▸ Exercise
Lay out the lines as a Markdown table with columns "No." and "Text", numbering each row and skipping blank lines. Begin with the line containing "Is (x=8, y=141)" and go on through the final line.
--- start Excerpted records ---
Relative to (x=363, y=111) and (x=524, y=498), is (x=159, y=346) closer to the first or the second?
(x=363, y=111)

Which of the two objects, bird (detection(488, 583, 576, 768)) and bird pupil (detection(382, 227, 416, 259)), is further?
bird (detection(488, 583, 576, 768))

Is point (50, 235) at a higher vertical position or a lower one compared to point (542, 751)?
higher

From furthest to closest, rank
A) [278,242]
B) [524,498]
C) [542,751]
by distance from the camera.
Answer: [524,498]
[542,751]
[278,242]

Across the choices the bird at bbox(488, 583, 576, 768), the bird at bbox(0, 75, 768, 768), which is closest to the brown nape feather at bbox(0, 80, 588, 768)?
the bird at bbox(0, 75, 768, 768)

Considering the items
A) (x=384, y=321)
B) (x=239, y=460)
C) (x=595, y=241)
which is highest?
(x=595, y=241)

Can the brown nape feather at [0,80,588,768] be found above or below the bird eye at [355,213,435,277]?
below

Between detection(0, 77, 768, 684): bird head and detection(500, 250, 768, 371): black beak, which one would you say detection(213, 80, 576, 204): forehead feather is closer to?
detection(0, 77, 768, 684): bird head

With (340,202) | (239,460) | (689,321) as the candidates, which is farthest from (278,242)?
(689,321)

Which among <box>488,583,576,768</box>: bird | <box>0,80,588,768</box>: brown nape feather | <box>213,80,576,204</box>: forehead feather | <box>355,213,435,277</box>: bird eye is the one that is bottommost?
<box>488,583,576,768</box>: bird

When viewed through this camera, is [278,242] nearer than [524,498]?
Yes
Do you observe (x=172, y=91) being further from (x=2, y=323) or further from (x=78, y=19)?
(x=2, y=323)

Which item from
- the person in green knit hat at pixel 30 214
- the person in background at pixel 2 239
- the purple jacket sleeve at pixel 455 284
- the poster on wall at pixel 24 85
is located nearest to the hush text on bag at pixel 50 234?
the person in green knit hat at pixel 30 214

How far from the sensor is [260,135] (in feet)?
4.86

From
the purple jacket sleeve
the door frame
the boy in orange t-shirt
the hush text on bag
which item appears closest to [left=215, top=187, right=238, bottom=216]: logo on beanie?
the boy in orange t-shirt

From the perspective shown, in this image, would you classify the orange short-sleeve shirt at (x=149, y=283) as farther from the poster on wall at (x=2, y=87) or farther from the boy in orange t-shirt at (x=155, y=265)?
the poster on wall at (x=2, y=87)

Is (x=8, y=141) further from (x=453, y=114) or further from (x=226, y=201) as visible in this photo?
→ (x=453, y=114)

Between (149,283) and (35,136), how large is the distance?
--- end Excerpted records ---
▸ Answer in full
| No. | Text |
|---|---|
| 1 | Is (x=8, y=141) further from (x=453, y=114) or further from (x=226, y=201) as visible in this photo? |
| 2 | → (x=453, y=114) |
| 3 | Between (149,283) and (35,136), how large is the distance? |